[Stored items]
____________________
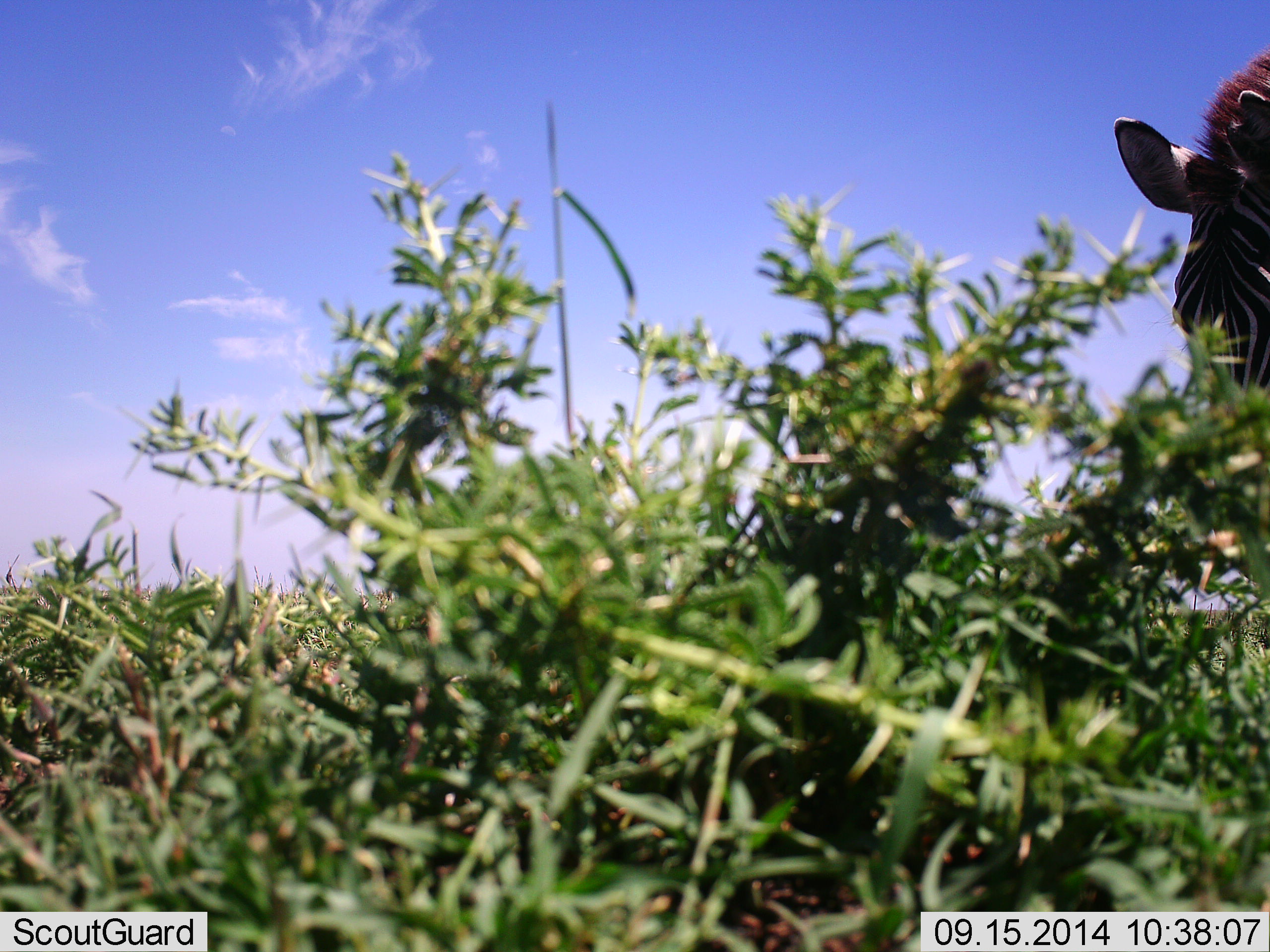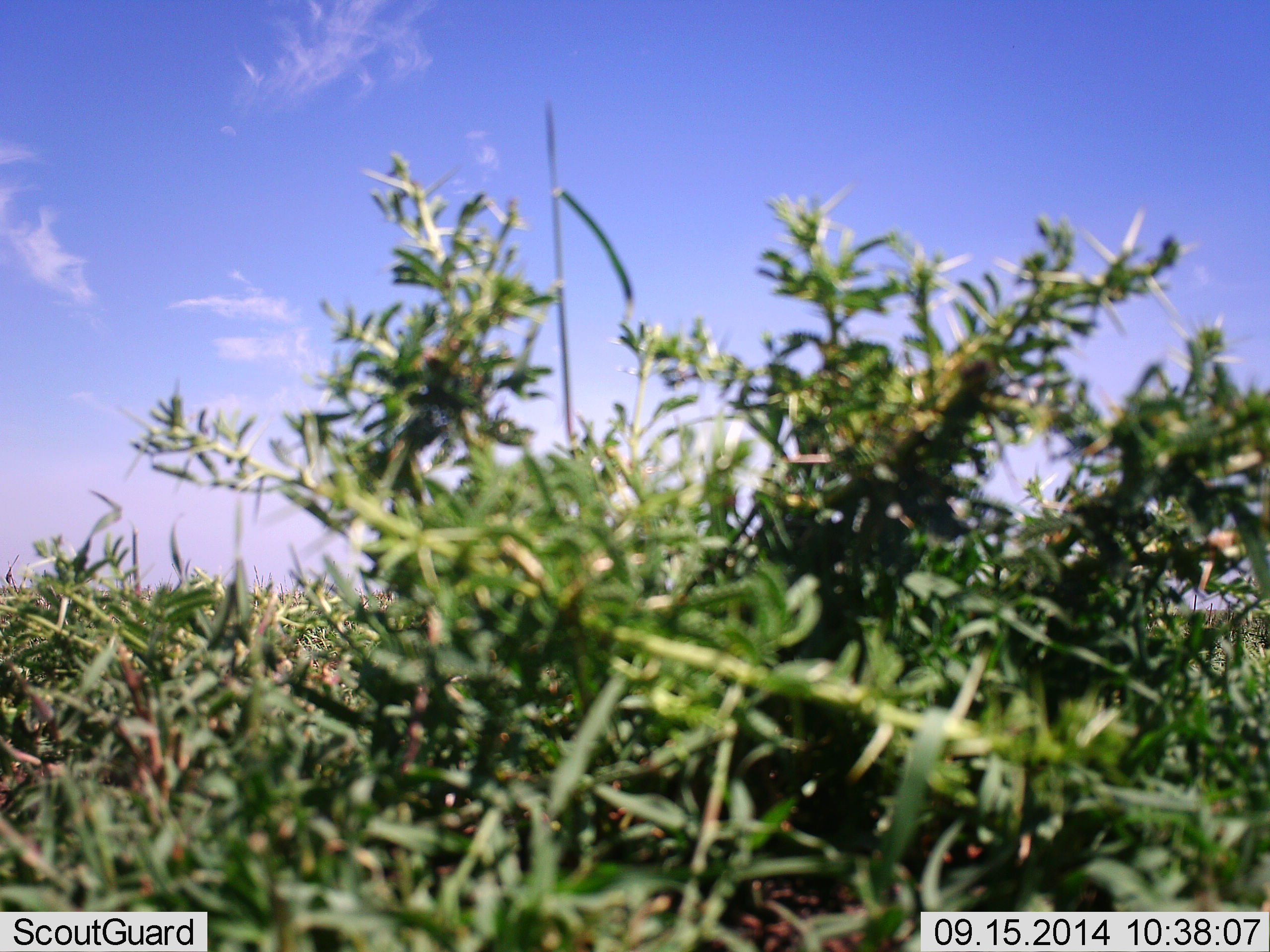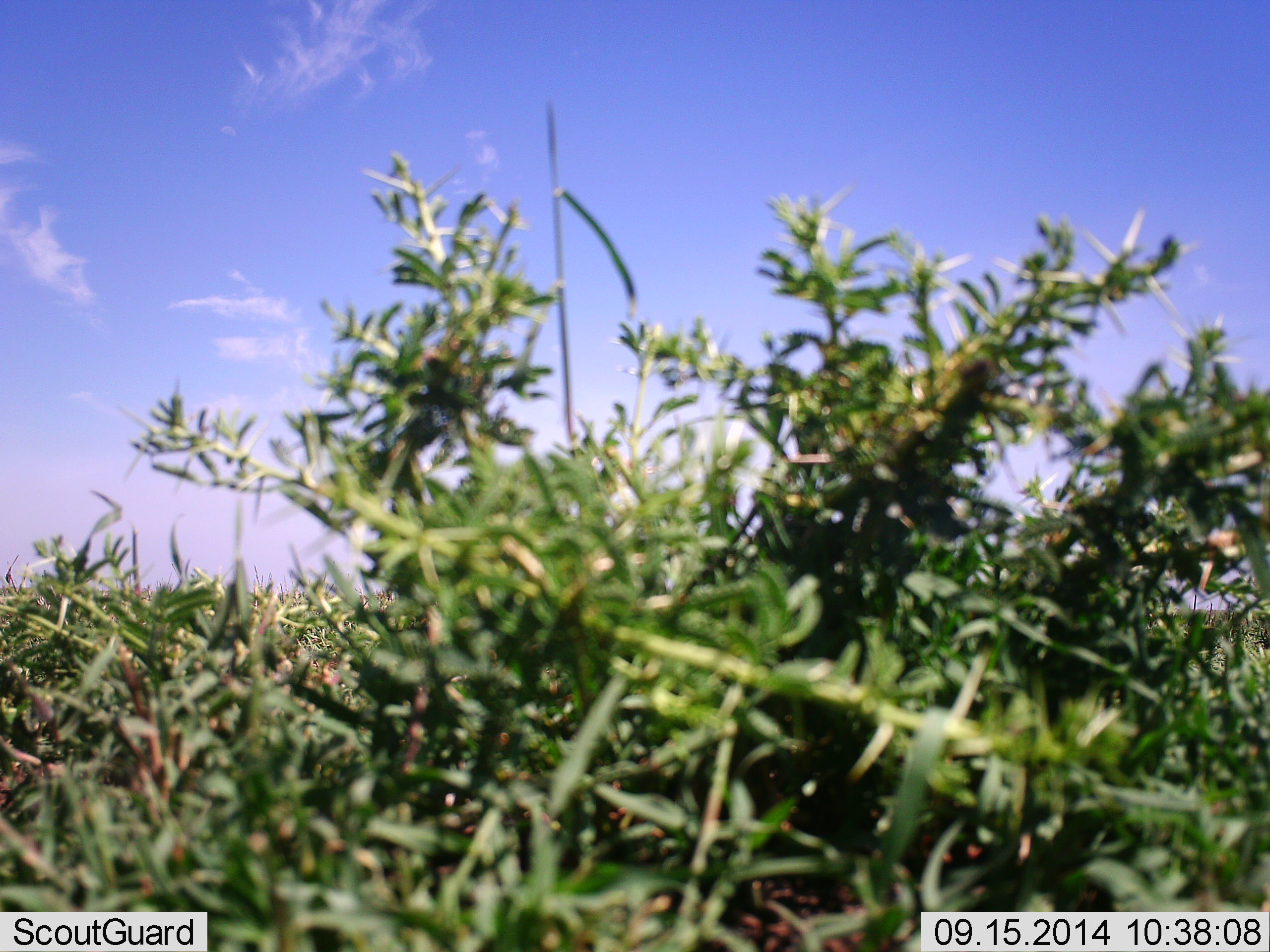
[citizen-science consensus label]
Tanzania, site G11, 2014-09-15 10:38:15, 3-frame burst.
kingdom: Animalia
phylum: Chordata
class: Mammalia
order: Perissodactyla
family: Equidae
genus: Equus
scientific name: Equus quagga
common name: plains zebra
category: zebra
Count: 1.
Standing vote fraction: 0%.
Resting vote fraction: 0%.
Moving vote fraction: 60%.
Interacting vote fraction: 0%.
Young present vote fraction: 0%.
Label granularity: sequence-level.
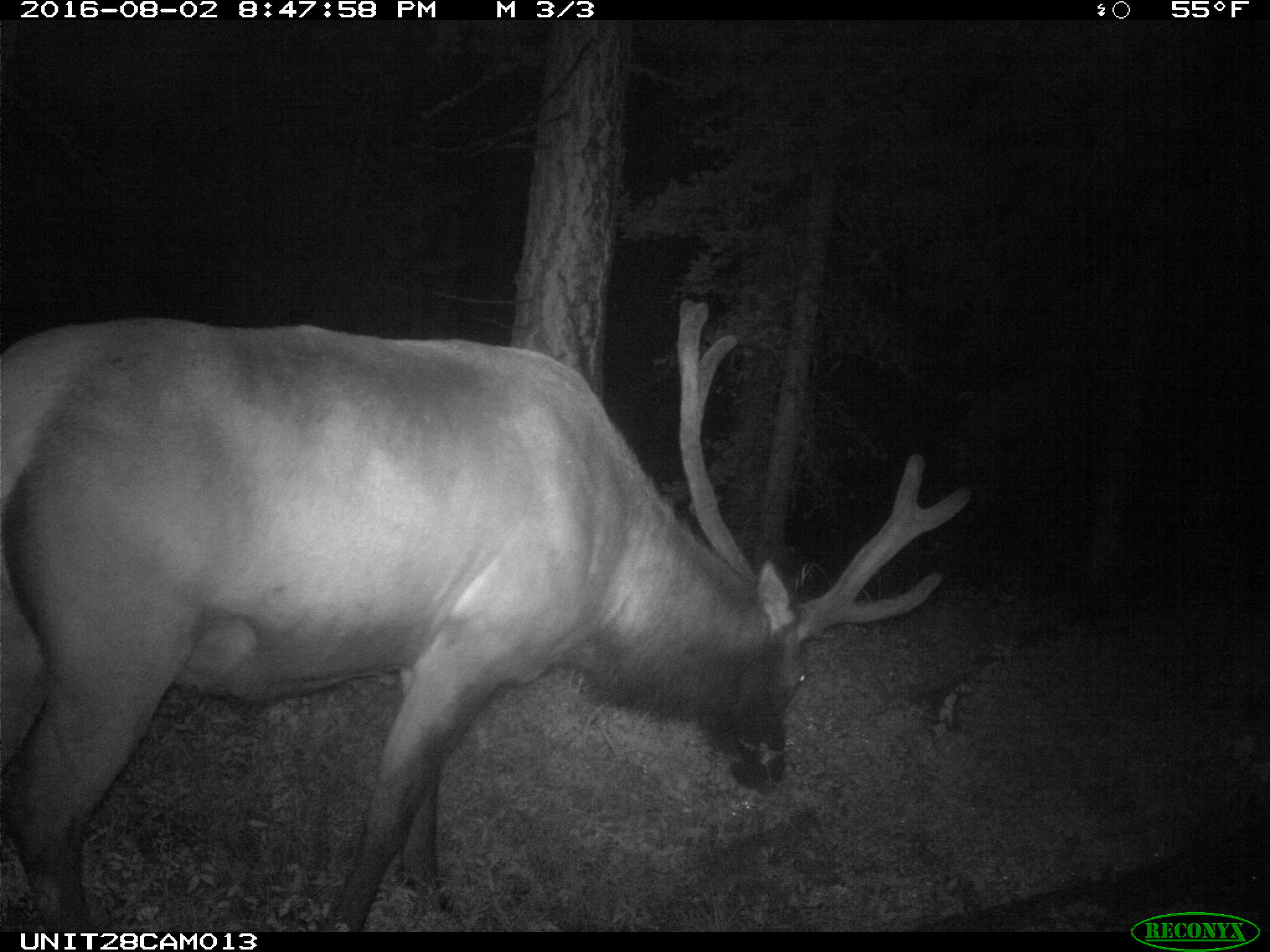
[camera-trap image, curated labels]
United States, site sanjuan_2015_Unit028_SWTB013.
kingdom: Animalia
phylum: Chordata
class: Mammalia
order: Artiodactyla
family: Cervidae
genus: Cervus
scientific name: Cervus elaphus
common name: red deer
Cervus elaphus (red deer).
____________________
The entries must be written out again unchanged. Images are to be left out.

[citizen-science consensus label]
Tanzania, site G11, 2014-09-15 10:38:15, 3-frame burst.
kingdom: Animalia
phylum: Chordata
class: Mammalia
order: Perissodactyla
family: Equidae
genus: Equus
scientific name: Equus quagga
common name: plains zebra
category: zebra
Count: 1.
Standing vote fraction: 0%.
Resting vote fraction: 0%.
Moving vote fraction: 60%.
Interacting vote fraction: 0%.
Young present vote fraction: 0%.
Label granularity: sequence-level.
[camera-trap image, curated labels]
United States, site sanjuan_2015_Unit028_SWTB013.
kingdom: Animalia
phylum: Chordata
class: Mammalia
order: Artiodactyla
family: Cervidae
genus: Cervus
scientific name: Cervus elaphus
common name: red deer
Cervus elaphus (red deer).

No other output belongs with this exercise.